Postulat déposé au nom du groupe vert’libéral

Le gaspillage alimentaire reste un fléau aussi en Suisse.
Dans son postulat « Composter au lieu de javelliser ? », notre collègue Nathalie Jaccard s’offusque, à juste titre, des méthodes utilisées pour rendre les déchets alimentaires impropres à toute valorisation raisonnable. A l’heure où l’utilisation rationnelle des ressources est une préoccupation qui doit sous-tendre à toutes nos décisions, le gaspillage alimentaire doit être pris au sérieux et les avantages sociaux et environnementaux que peuvent apporter des solutions pragmatiques doivent aussi être considérés.

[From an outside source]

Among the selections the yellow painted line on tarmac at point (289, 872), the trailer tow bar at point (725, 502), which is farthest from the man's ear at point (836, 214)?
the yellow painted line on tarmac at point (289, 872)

Des associations collaborent étroitement avec les distributeurs pour récupérer et redistribuer les invendus alimentaires en restant dans les limites imposées par le service vétérinaire cantonal. Ces limites sont alignées sur le « Guide des bonnes pratiques du don d’aliments à l’usage de la grande distribution et de l’industrie », publié par la FIAL (Fédération des Industries Alimentaires Suisses) et la SWISSCOFEL (Association Suisse du Commerce Fruits, Légumes et Pommes de terre). En particulier, cela limite la distribution de plat préparés ou de pâtisseries non emballées. Il n’est par exemple pas possible de collecter un gâteau d’un pâtissier artisanal en fin d’après-midi pour le distribuer le soir même.
Dans le canton de Genève, l’association Partage récolte les plats surgelés et les plats préparés non consommés en collaboration avec les cuisines des Hôpitaux Universitaires de Genève (HUG) et le restaurant Eldora de l’ONU.
Il est donc légitime de se poser la question d’une récolte de telles catégories d’aliments dans le canton de Vaud. Il est clair qu’une telle récolte devrait être soumise à un respect strict de qualité dans les processus de travail, aussi bien du côté de l’association bénéficiaire que des restaurateurs, afin d’assurer l’hygiène des produits redistribués et la sécurité du consommateur final. Mais il faut aussi savoir garder un peu de bon sens qui semble de plus en plus se perdre dans ce secteur.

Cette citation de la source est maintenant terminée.